Hal tersebut ditanggapi oleh Asosiasi FinTech Indonesia (AFTECH). Asosiasi meminta OJK untuk mengenali lebih dekat, membedakan dan mengawasi kegiatan teknologi finansial (tekfin), khususnya yang bergerak di usaha peer to peer lending, secara proporsional.
Wakil Ketua Umum AFTECH Adrian Gunadi menjelaskan, fintech memiliki fitur yang bisa diawasi oleh OJK. Misalnya tata kelola usaha yang baik, yang mencakup transparansi transaksi, pelaporan dengan melibatkan auditor independen, manajemen risiko yang tertata rapi untuk melindungi konsumen dan pelaku usaha yang utamanya untuk menekan non performing loan (NPL).
"Hal tersebut bisa menjadi pertimbangan OJK dalam menilai penyedia peer to peer lending kredit dan investasi online yang berkualitas," kata Adrian dalam konferensi pers di Jakarta, Selasa (6/3).

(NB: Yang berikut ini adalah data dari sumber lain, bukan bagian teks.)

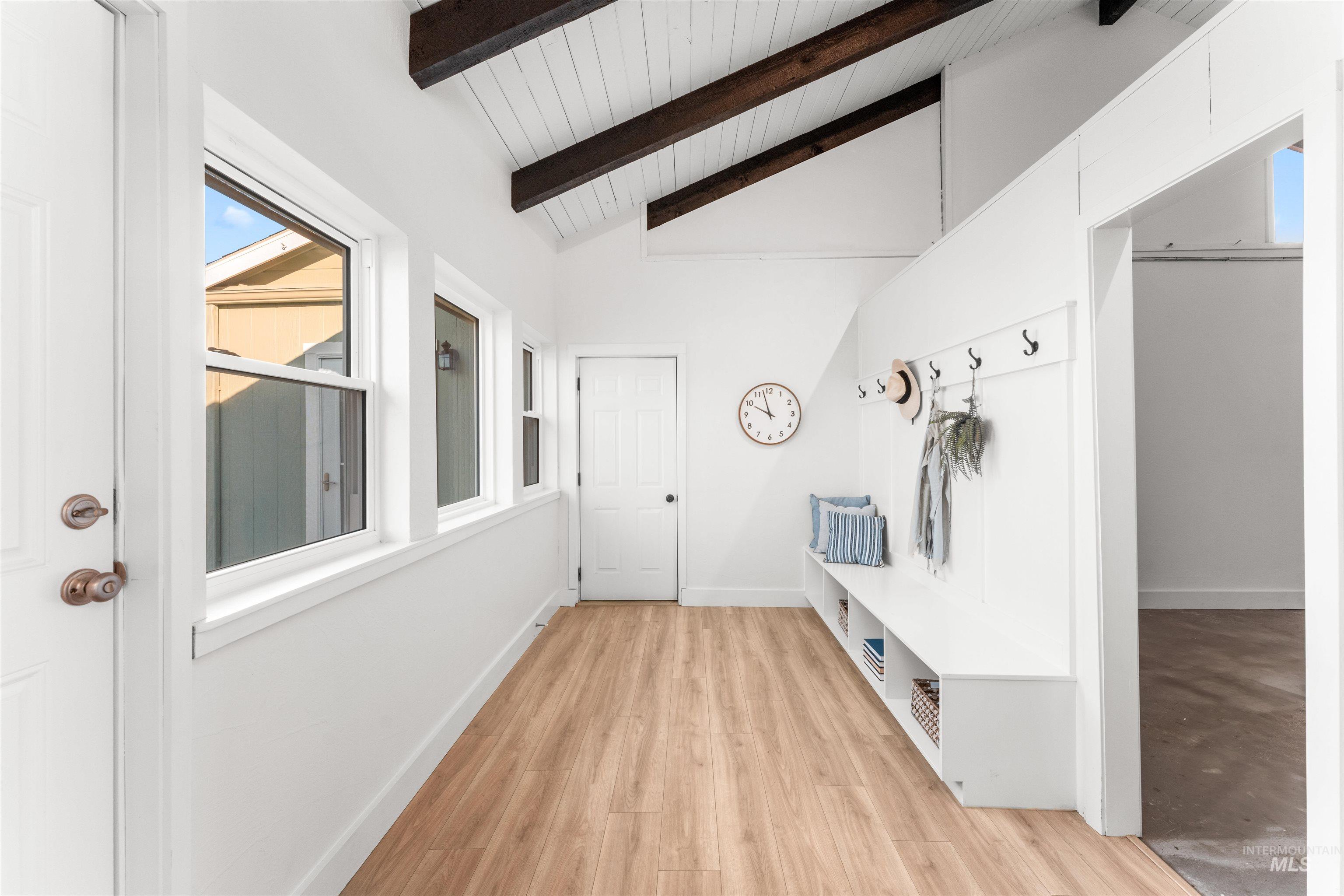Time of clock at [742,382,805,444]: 9:57
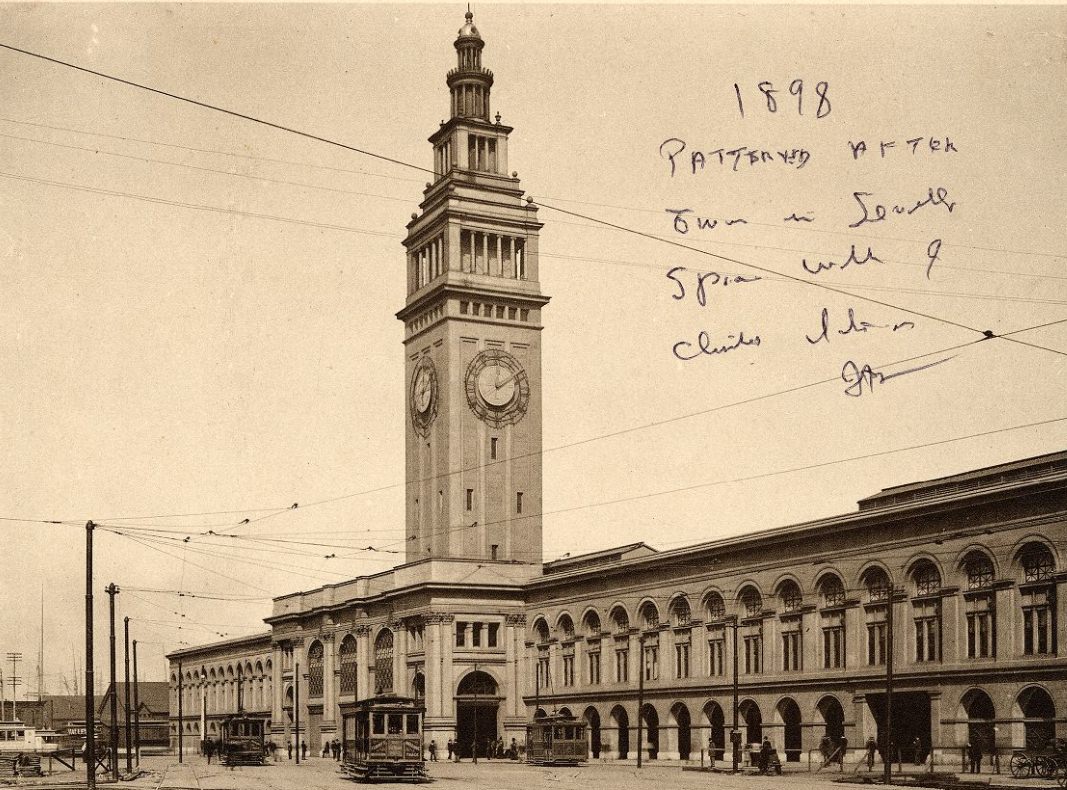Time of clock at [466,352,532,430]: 12:09
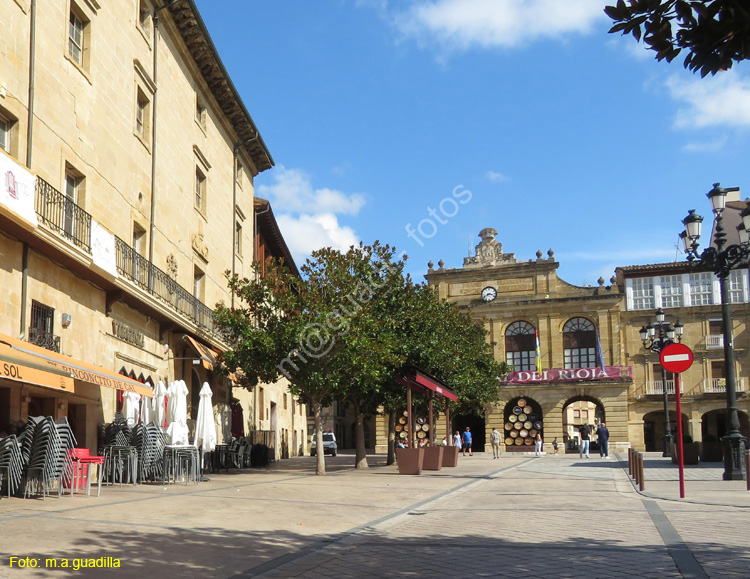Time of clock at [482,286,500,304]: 8:17
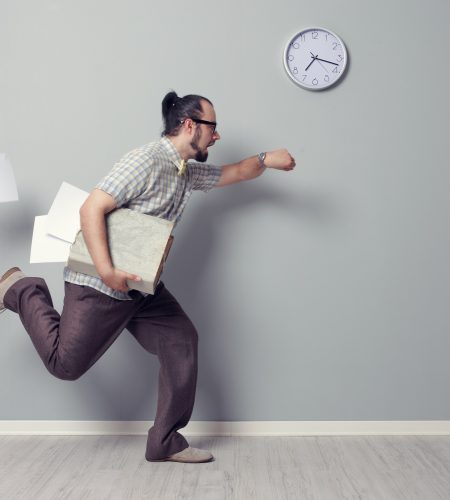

Menurut Adrian, sesuai dengan Peraturan OJK Nomor 77 tahun 2016, setiap perusahaan tekfin boleh mencantumkan logo OJK di situs agar masyarakat merasa aman, karena perusahaan terdaftar di OJK.
Dia menjelaskan, fitur pemodal dan peminjam tersebut yang harus diawasi OJK. Adrian mengatakan penyedia P2P lending dapat dan perlu dilindungi oleh asuransi penjaminan.
"Hal ini yang dapat didorong oleh OJK, daripada melarang pemanfaatan identitas OJK dan menyatakan tidak akan bertanggungjawab atas kegiatan tekfin P2P lending dan risiko yang mungkin menimpa nasabah atau konsumen," imbuh dia.
Adrian mengungkapkan, fungsi kontrol yang baik dari pihak regulator akan otomatis menyeleksi pelaku usaha yang tidak bersungguh-sungguh. Menurut dia, kegiatan usaha yang diatur dan dilindungi oleh regulasi OJK justru menjaga pelaku tekfin dari kemungkinan menyalahgunakan dana masyarakat.
"Karena penyaluran dananya kan dipantau melalui mekanisme perbankan. Potensi kolaborasi tekfin dan institusi keuangan lainnya bahkan terus meningkat dalam waktu dekat," ujar dia.
Peer to peer lending menurut Adrian memiliki segmentasi bisnis yang berbeda-beda. Mulai dari yang fokus ke dana talangan konsumen dengan nominal di bawah Rp 3 juta dan termin pinjaman kurang dari 1 minggu, hingga yang melayani pinjaman untuk modal usaha mikro kecil menengah (UMKM) hingga Rp 2 miliar dengan termin pembayaran 1 - 12 bulan.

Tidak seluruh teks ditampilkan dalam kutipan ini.